#### [Written task]
Please print the rows below verbatim, from the line with "Of these options" through the final line of the rows, both included.

#### [Extracted entries]
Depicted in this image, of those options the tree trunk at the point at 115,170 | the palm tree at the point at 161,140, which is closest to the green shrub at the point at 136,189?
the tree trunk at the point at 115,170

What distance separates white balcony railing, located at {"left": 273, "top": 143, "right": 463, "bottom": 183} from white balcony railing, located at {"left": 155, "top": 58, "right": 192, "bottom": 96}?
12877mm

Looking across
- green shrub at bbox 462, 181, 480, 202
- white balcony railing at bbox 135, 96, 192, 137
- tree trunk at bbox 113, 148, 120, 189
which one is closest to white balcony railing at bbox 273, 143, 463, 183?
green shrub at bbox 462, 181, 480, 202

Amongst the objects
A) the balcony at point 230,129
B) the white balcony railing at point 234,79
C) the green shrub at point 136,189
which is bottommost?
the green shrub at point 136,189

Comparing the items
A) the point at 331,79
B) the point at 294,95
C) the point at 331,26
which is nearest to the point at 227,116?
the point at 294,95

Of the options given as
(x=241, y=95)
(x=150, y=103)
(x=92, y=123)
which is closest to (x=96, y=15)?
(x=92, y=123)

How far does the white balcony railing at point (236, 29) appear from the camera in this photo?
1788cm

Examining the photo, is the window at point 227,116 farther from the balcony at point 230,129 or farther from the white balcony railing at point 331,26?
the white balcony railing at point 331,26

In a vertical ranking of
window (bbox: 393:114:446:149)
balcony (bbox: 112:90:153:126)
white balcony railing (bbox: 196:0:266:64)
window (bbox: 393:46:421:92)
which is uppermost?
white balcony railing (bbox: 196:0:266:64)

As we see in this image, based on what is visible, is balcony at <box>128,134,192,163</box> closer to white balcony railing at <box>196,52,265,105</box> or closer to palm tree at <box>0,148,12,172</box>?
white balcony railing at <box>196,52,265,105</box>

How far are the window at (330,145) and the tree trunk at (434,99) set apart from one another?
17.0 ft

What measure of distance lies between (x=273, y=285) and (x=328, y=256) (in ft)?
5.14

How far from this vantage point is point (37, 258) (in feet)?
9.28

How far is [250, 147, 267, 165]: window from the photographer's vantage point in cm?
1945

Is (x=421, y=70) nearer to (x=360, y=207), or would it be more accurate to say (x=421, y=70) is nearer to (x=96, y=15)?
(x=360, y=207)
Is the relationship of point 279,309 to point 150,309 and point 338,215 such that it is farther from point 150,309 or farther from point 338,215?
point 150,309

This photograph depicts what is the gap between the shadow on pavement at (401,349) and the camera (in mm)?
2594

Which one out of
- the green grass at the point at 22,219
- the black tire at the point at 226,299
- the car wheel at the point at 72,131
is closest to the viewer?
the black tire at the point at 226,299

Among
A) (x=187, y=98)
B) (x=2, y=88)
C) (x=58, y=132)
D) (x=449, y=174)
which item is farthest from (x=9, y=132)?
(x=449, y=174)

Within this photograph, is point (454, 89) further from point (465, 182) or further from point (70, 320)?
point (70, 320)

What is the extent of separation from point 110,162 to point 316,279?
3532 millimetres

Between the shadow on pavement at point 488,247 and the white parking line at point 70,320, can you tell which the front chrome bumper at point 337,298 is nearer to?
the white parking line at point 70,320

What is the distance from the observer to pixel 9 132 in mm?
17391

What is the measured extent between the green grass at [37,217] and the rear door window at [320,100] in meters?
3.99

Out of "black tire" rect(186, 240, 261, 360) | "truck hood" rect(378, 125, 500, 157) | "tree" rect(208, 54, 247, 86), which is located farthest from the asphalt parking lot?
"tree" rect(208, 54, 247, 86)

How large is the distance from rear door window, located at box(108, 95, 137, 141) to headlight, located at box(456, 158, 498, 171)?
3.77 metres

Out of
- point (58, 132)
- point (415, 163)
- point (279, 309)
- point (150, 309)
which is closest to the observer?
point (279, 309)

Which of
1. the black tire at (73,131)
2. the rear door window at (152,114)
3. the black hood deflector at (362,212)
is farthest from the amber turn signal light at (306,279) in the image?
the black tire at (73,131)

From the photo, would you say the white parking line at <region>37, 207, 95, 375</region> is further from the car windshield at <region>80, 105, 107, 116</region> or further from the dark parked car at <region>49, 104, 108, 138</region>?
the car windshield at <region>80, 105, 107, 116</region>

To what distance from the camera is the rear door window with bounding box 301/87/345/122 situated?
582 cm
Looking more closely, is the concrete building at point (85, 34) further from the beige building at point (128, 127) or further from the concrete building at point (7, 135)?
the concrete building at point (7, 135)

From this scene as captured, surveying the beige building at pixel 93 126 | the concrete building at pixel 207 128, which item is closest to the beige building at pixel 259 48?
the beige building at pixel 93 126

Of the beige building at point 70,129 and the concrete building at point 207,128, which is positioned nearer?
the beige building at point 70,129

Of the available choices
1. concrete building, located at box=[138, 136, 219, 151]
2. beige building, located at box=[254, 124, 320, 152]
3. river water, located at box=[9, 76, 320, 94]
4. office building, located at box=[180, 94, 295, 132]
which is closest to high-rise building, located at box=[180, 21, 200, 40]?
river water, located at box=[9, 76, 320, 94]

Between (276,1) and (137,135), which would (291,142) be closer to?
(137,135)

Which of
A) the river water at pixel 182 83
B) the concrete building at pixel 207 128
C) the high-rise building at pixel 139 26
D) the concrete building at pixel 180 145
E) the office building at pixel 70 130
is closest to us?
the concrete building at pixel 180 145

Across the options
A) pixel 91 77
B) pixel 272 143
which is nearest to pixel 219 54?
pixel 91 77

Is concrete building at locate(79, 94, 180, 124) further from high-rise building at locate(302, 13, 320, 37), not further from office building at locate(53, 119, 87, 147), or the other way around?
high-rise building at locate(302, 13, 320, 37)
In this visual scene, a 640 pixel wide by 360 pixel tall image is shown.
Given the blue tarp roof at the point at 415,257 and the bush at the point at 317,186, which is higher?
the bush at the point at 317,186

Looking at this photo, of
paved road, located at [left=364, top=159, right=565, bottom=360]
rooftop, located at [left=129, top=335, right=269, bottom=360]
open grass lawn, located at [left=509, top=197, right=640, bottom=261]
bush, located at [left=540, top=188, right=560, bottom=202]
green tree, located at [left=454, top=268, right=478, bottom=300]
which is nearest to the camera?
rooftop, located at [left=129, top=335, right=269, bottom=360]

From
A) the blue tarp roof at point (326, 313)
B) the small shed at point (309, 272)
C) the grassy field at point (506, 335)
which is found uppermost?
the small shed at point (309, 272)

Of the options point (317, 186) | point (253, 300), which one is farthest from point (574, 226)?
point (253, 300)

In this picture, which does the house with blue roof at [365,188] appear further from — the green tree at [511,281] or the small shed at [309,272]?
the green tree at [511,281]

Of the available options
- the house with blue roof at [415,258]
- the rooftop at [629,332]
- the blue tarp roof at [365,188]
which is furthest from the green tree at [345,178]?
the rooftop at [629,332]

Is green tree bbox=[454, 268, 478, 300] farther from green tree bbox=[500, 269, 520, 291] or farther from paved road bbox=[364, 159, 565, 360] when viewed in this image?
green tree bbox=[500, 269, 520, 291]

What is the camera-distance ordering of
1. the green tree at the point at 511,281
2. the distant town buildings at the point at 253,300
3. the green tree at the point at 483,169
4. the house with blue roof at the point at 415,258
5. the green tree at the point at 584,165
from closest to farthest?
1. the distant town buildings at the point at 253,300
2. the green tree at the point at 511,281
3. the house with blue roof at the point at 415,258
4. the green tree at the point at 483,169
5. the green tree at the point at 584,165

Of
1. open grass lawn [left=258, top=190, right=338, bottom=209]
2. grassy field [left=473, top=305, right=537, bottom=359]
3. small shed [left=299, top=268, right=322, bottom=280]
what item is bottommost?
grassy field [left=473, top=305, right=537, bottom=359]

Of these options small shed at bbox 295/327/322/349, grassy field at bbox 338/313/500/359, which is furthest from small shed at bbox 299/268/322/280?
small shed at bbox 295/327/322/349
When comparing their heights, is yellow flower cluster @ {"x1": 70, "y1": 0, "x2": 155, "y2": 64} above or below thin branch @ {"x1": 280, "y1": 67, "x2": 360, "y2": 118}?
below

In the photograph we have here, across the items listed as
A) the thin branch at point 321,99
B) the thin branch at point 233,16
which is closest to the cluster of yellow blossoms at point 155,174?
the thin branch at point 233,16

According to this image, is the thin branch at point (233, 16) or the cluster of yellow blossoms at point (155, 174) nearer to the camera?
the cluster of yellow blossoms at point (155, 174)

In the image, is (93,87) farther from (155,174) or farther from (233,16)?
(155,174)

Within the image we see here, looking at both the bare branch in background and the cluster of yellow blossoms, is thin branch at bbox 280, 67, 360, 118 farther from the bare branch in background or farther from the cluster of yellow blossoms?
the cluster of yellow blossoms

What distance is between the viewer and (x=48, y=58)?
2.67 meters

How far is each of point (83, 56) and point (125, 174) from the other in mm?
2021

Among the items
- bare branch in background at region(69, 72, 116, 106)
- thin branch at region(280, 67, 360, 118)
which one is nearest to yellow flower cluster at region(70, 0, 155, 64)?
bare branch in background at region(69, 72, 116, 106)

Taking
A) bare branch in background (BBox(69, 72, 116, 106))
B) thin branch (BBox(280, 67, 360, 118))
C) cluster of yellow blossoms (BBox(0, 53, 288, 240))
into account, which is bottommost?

#### [Worked solution]
Of these options small shed at bbox 295/327/322/349, grassy field at bbox 338/313/500/359, which is furthest from small shed at bbox 299/268/322/280?
small shed at bbox 295/327/322/349
When comparing their heights, is yellow flower cluster @ {"x1": 70, "y1": 0, "x2": 155, "y2": 64} above or below thin branch @ {"x1": 280, "y1": 67, "x2": 360, "y2": 118}?
below

In the photograph we have here, across the items listed as
A) the thin branch at point 321,99
B) the thin branch at point 233,16
which is closest to the cluster of yellow blossoms at point 155,174?
the thin branch at point 233,16

According to this image, is the thin branch at point (233, 16) or the cluster of yellow blossoms at point (155, 174) nearer to the camera?
the cluster of yellow blossoms at point (155, 174)

In the image, is (93,87) farther from (155,174) or farther from (233,16)?
(155,174)

Within the image we see here, looking at both the bare branch in background and the cluster of yellow blossoms, is thin branch at bbox 280, 67, 360, 118 farther from the bare branch in background or farther from the cluster of yellow blossoms?
the cluster of yellow blossoms

What distance is between the viewer and (x=48, y=58)?
2.67 meters

How far is each of point (83, 56) and point (125, 174) from the other in mm?
2021

Among the items
- bare branch in background at region(69, 72, 116, 106)
- thin branch at region(280, 67, 360, 118)
which one is nearest to yellow flower cluster at region(70, 0, 155, 64)?
bare branch in background at region(69, 72, 116, 106)

Taking
A) bare branch in background (BBox(69, 72, 116, 106))
B) thin branch (BBox(280, 67, 360, 118))
C) cluster of yellow blossoms (BBox(0, 53, 288, 240))
into account, which is bottommost?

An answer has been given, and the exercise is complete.